Por unanimidade, Senado aprova projeto Ficha Limpa

Sem nenhum voto contrário, o projeto ‘Ficha Limpa’ foi aprovado no início da noite desta quarta-feira (19) pelo Senado. Os senadores levaram apenas uma semana na análise da proposta para dar tempo de entrar em vigor para as eleições de outubro.

O Ficha Limpa é um projeto de iniciativa popular: recebeu 1,6 milhão de assinaturas e foi apresentado ao Congresso em setembro do ano passado Ele barra a candidatura de políticos condenados pela Justiça.

Ainda há, porém, dúvidas sobre a validade do texto. O presidente da Ordem dos Advogados do Brasil (OAB) acredita que, se referendado pelo presidente Lula até 5 de junho, pode valer nas eleições de outubro. Os senadores apoiam este entendimento. A decisão final, no entanto, caberá ao Tribunal Superior Eleitoral (TSE).

O senador Demóstenes Torres (DEM-GO), relator do ‘Ficha Limpa’ estimou que cerca de 25% dos futuros candidatos devem ser barrados com a nova lei. “Eu acredito que o número vai ser muito grande, pelo menos 1 em cada 4, porque tem muita gente acostumada a praticar irregularidades e o leque de crimes que passam a provocar inelegibilidade se amplia muito”, disse o democrata.

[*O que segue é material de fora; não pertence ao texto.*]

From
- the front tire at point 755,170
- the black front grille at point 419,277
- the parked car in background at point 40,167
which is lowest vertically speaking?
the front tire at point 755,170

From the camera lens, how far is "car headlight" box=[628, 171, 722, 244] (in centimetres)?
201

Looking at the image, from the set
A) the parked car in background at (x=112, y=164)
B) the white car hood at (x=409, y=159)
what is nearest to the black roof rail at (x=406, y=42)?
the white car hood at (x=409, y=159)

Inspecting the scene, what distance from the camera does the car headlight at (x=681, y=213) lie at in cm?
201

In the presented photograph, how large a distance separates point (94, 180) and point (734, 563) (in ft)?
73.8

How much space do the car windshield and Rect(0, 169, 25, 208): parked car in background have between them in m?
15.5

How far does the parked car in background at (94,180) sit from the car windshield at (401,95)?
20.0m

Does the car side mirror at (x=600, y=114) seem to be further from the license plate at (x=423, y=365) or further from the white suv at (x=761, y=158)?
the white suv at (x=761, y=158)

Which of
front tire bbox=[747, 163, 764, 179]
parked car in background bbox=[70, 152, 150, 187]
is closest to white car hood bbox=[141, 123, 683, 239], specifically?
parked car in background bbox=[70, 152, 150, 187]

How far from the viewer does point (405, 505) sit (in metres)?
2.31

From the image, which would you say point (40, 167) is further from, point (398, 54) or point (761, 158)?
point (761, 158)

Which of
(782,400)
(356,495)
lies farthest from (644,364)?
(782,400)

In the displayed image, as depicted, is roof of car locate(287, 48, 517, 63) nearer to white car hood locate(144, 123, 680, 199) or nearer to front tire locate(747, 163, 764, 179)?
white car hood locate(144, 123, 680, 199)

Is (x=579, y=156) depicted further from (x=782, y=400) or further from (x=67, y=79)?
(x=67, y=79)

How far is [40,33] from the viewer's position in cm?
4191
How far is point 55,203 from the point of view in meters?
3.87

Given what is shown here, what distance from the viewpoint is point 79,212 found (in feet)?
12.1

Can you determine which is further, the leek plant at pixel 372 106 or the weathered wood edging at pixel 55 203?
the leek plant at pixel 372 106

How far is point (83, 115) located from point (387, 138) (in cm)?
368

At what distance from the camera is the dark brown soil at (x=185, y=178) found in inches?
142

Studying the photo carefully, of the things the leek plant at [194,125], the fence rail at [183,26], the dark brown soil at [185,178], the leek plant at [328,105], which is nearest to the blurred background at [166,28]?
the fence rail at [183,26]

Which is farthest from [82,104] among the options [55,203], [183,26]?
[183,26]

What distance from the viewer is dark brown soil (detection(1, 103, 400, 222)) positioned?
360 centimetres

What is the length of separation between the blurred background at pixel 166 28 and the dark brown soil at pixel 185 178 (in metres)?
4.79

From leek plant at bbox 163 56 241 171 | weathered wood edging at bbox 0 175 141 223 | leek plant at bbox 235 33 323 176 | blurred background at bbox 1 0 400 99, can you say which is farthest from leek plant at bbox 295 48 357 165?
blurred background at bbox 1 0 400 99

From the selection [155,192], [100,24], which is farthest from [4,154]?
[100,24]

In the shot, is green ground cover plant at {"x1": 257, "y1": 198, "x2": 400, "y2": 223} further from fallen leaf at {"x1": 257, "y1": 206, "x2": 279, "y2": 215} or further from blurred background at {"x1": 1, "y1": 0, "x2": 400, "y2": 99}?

O secretário-geral da Confederação Nacional dos Bispos do Brasil (CNBB), dom Dimas Lara Barbosa, que dirige uma das instituições que promoveram o projeto, afirma que a nova lei vai inibir os criminosos. “Ao recorrer, o recurso ganhará prioridade para ser julgado. Então, se o candidato tiver culpa no cartório, ele vai preferir cumprir os trâmites normais da justiça e abrir mão da eleição, porque se recorrer ele pode ser preso.” Ainda segundo ele, a expectativa é que a nova lei abra precedentes para que a ética no trato com as coisas públicas se amplie.

Porém, para alguns cientistas políticos, ainda existe a possibilidade de que o STF (Supremo Tribunal Federal) conteste a validade legal do projeto. Eles afirmam que a iniciativa é importante, mas viola o direito individual da defesa, o que dá brechas para uma contestação judicial por aquelas pessoas que, eventualmente, sejam prejudicadas.

Além disso, analistas políticos acreditam que seja pouco provável que o projeto entre em vigor este ano, uma vez que ele contraria o artigo 16 da Constituição Federal. O texto diz que “a lei que alterar o processo eleitoral entrará em vigor na data de sua publicação, não se aplicando à eleição que ocorra até um ano da data de sua vigência”.